*EXERCISE DIRECTIONS*. Extract the lines of the data below that run from the line containing "Is [274,159] further" through the end of the data, both ends included, and reproduce them word for word.

>> BEGIN DATASET EXCERPTS

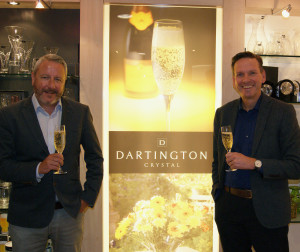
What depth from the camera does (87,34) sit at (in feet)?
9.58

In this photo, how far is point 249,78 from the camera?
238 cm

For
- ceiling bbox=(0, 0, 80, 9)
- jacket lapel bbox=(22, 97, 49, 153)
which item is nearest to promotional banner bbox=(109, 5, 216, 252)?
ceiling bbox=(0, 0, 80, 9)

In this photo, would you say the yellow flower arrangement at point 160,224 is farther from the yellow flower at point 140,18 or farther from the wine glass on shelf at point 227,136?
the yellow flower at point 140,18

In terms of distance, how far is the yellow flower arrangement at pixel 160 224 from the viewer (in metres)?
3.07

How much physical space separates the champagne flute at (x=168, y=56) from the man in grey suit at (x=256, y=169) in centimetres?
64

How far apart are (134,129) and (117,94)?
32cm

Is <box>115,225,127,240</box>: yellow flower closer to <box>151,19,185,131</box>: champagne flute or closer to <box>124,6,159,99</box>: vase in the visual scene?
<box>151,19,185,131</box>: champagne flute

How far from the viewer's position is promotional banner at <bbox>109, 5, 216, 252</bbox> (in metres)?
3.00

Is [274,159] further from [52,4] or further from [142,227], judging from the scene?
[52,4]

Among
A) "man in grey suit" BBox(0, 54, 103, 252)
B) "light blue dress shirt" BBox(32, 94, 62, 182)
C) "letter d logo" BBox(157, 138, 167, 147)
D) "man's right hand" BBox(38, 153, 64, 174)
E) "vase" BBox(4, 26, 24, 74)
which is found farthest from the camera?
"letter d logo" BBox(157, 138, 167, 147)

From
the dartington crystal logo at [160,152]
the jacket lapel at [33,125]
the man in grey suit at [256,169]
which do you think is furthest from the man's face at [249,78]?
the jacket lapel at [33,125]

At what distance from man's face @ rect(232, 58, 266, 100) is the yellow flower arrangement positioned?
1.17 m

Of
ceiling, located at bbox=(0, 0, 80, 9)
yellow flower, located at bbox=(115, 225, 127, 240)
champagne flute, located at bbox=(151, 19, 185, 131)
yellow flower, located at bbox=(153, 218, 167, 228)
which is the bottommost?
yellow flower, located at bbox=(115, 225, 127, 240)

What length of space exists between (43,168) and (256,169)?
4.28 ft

>> END DATASET EXCERPTS

*TASK SOLUTION*.
Is [274,159] further from [52,4] or further from [142,227], judging from the scene?
[52,4]

Among
A) "man in grey suit" BBox(0, 54, 103, 252)
B) "light blue dress shirt" BBox(32, 94, 62, 182)
C) "letter d logo" BBox(157, 138, 167, 147)
D) "man's right hand" BBox(38, 153, 64, 174)
E) "vase" BBox(4, 26, 24, 74)
which is found farthest from the camera?
"letter d logo" BBox(157, 138, 167, 147)

From
the dartington crystal logo at [160,152]
the jacket lapel at [33,125]
the man in grey suit at [256,169]
which do you think is furthest from the man's face at [249,78]?
the jacket lapel at [33,125]

At what distance from man's face @ rect(232, 58, 266, 100) is the yellow flower arrangement positioned?
1.17 m

Of
ceiling, located at bbox=(0, 0, 80, 9)
yellow flower, located at bbox=(115, 225, 127, 240)
champagne flute, located at bbox=(151, 19, 185, 131)
yellow flower, located at bbox=(153, 218, 167, 228)
which is the bottommost?
yellow flower, located at bbox=(115, 225, 127, 240)

What length of space exists between (43,168) and (256,169)?
4.28 ft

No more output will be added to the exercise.